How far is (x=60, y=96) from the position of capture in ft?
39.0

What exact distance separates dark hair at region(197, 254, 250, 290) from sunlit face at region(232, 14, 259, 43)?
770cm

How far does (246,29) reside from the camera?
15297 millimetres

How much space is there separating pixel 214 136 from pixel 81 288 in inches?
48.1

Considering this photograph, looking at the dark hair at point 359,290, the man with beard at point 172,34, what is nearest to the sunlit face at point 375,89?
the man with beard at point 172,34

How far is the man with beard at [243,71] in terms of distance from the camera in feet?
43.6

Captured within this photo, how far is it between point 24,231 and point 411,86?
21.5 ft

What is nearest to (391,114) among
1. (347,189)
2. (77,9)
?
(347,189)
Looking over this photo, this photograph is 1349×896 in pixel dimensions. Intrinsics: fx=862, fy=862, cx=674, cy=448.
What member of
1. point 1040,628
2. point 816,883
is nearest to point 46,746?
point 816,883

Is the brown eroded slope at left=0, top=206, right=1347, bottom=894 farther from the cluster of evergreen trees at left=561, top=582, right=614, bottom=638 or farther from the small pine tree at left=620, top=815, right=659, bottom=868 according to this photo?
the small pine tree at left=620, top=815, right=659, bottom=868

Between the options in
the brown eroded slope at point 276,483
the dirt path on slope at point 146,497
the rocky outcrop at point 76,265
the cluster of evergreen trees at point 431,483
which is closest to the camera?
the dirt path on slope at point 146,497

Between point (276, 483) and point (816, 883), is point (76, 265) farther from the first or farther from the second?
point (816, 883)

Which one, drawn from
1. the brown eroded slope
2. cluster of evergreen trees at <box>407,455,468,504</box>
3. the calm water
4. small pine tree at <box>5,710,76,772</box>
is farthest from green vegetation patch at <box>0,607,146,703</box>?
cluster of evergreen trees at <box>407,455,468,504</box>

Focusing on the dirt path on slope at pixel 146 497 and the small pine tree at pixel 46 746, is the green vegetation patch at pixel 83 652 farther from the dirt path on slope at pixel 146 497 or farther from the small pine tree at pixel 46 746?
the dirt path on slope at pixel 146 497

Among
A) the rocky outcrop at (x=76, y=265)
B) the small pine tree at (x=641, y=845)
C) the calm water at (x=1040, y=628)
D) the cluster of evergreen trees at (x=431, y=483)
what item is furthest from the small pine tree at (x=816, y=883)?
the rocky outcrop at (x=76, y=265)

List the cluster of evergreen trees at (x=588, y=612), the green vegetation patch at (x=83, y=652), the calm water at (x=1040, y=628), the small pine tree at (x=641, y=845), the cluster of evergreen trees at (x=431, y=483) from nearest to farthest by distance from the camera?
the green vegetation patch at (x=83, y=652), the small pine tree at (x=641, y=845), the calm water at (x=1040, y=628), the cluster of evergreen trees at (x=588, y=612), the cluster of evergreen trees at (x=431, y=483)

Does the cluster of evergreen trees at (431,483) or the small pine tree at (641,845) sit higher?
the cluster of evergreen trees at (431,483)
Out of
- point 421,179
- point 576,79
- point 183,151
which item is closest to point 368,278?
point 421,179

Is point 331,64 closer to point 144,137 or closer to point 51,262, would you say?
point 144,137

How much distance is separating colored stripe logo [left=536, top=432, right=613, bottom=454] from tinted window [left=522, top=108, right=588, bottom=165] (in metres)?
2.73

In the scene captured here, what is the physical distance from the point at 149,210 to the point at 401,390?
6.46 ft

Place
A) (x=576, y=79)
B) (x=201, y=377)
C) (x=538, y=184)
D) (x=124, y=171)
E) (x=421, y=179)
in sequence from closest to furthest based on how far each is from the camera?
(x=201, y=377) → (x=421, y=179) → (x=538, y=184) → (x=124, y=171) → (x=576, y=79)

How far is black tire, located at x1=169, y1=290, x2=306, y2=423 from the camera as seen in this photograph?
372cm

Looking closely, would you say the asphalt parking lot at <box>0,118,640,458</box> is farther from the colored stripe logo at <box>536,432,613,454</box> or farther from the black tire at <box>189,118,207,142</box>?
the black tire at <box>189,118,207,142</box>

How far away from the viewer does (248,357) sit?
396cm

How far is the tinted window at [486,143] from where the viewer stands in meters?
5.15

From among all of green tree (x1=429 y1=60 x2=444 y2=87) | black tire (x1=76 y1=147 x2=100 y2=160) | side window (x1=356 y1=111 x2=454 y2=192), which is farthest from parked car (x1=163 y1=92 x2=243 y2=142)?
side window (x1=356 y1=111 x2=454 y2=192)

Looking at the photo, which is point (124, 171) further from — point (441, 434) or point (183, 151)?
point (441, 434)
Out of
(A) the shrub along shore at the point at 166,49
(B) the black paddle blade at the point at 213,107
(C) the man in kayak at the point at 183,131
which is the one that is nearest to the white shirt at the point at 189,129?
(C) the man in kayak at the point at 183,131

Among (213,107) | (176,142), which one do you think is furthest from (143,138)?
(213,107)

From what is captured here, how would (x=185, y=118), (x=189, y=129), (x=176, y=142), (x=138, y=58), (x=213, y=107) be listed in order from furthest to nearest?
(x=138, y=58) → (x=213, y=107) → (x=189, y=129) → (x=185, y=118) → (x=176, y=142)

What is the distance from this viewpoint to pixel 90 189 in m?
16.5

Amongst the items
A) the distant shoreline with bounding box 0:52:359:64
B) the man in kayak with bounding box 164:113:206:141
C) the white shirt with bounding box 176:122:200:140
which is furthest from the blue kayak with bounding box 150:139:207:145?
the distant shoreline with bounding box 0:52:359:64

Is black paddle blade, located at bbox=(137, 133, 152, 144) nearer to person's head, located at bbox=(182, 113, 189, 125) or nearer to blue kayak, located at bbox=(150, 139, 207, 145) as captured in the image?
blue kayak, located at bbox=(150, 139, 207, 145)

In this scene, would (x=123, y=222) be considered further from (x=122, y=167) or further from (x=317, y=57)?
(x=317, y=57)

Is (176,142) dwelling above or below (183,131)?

====

→ What you have to do: Everything in the listing above should be restated exactly.

→ Solution to the exercise:
How far is (x=60, y=96) from the position of capture in ft?
39.0

What exact distance separates dark hair at region(197, 254, 250, 290) from sunlit face at region(232, 14, 259, 43)?
770cm

How far does (246,29) reside from the camera?
15297 millimetres

How much space is there separating pixel 214 136 from pixel 81 288 in inches?
48.1

Considering this photograph, looking at the dark hair at point 359,290, the man with beard at point 172,34, what is nearest to the sunlit face at point 375,89?
the man with beard at point 172,34

How far is the man with beard at [243,71] in terms of distance from the camera in feet?
43.6

Captured within this photo, how far is it between point 24,231 and point 411,86?
21.5 ft

What is nearest to (391,114) among
1. (347,189)
2. (77,9)
?
(347,189)
Looking over this photo, this photograph is 1349×896 in pixel dimensions. Intrinsics: fx=862, fy=862, cx=674, cy=448.
What member of
1. point 1040,628
2. point 816,883
is nearest to point 46,746?
point 816,883

Is the brown eroded slope at left=0, top=206, right=1347, bottom=894 farther from the cluster of evergreen trees at left=561, top=582, right=614, bottom=638 or farther from the small pine tree at left=620, top=815, right=659, bottom=868 according to this photo?
the small pine tree at left=620, top=815, right=659, bottom=868

Between the options in
the brown eroded slope at point 276,483
the dirt path on slope at point 146,497
the rocky outcrop at point 76,265
the cluster of evergreen trees at point 431,483
which is closest to the camera?
the dirt path on slope at point 146,497

Between point (276, 483) and point (816, 883), is point (76, 265) farther from the first or farther from the second?
point (816, 883)

Which one, drawn from
1. the brown eroded slope
2. cluster of evergreen trees at <box>407,455,468,504</box>
3. the calm water
4. small pine tree at <box>5,710,76,772</box>
is farthest from green vegetation patch at <box>0,607,146,703</box>?
cluster of evergreen trees at <box>407,455,468,504</box>

Focusing on the dirt path on slope at pixel 146 497 and the small pine tree at pixel 46 746, is the green vegetation patch at pixel 83 652 farther from the dirt path on slope at pixel 146 497 or farther from the small pine tree at pixel 46 746?
the dirt path on slope at pixel 146 497

Among
A) the rocky outcrop at (x=76, y=265)
B) the small pine tree at (x=641, y=845)
C) the calm water at (x=1040, y=628)
D) the cluster of evergreen trees at (x=431, y=483)
what item is furthest from the small pine tree at (x=816, y=883)?
the rocky outcrop at (x=76, y=265)

List the cluster of evergreen trees at (x=588, y=612), the green vegetation patch at (x=83, y=652), the calm water at (x=1040, y=628), the small pine tree at (x=641, y=845), the cluster of evergreen trees at (x=431, y=483) from nearest to farthest by distance from the camera?
the green vegetation patch at (x=83, y=652), the small pine tree at (x=641, y=845), the calm water at (x=1040, y=628), the cluster of evergreen trees at (x=588, y=612), the cluster of evergreen trees at (x=431, y=483)

Does the cluster of evergreen trees at (431,483) or the small pine tree at (641,845) sit higher?
the cluster of evergreen trees at (431,483)
Out of
- point 421,179
- point 576,79
- point 183,151
which item is closest to point 368,278?
point 421,179

Is point 331,64 closer to point 144,137 or closer to point 51,262, would you say?
point 144,137

How much distance is separating colored stripe logo [left=536, top=432, right=613, bottom=454] from tinted window [left=522, top=108, right=588, bottom=165] (in metres)?
2.73

In the scene captured here, what is the physical distance from the point at 149,210 to the point at 401,390?
6.46 ft

Place
A) (x=576, y=79)
B) (x=201, y=377)
C) (x=538, y=184)
D) (x=124, y=171)
E) (x=421, y=179)
in sequence from closest to furthest based on how far each is from the camera?
(x=201, y=377) → (x=421, y=179) → (x=538, y=184) → (x=124, y=171) → (x=576, y=79)

How far is black tire, located at x1=169, y1=290, x2=306, y2=423 from the camera as seen in this photograph?
372cm

Looking closely, would you say the asphalt parking lot at <box>0,118,640,458</box> is farther from the colored stripe logo at <box>536,432,613,454</box> or farther from the black tire at <box>189,118,207,142</box>?
the black tire at <box>189,118,207,142</box>

How far away from the viewer does (248,357) sit?
396cm

How far is the tinted window at [486,143] from where the viewer stands in meters?
5.15

From among all of green tree (x1=429 y1=60 x2=444 y2=87) | black tire (x1=76 y1=147 x2=100 y2=160) | side window (x1=356 y1=111 x2=454 y2=192), which is farthest from parked car (x1=163 y1=92 x2=243 y2=142)?
side window (x1=356 y1=111 x2=454 y2=192)

Looking at the photo, which is point (124, 171) further from — point (441, 434) or point (183, 151)?
point (441, 434)
Out of
(A) the shrub along shore at the point at 166,49
(B) the black paddle blade at the point at 213,107
(C) the man in kayak at the point at 183,131
which is the one that is nearest to the white shirt at the point at 189,129?
(C) the man in kayak at the point at 183,131

Among (213,107) | (176,142), which one do you think is furthest from (143,138)?
(213,107)

From what is captured here, how would (x=185, y=118), (x=189, y=129), (x=176, y=142), (x=138, y=58), (x=213, y=107) be listed in order from furthest to nearest?
(x=138, y=58) → (x=213, y=107) → (x=189, y=129) → (x=185, y=118) → (x=176, y=142)

What is the distance from this viewpoint to pixel 90 189 in m?
16.5

Amongst the items
A) the distant shoreline with bounding box 0:52:359:64
B) the man in kayak with bounding box 164:113:206:141
C) the white shirt with bounding box 176:122:200:140
which is furthest from the blue kayak with bounding box 150:139:207:145?
the distant shoreline with bounding box 0:52:359:64

Is black paddle blade, located at bbox=(137, 133, 152, 144) nearer to person's head, located at bbox=(182, 113, 189, 125) or nearer to blue kayak, located at bbox=(150, 139, 207, 145) as captured in the image?
blue kayak, located at bbox=(150, 139, 207, 145)

In this scene, would (x=123, y=222) be considered further from (x=122, y=167) or further from (x=317, y=57)?
(x=317, y=57)

Is (176,142) dwelling above or below (183,131)?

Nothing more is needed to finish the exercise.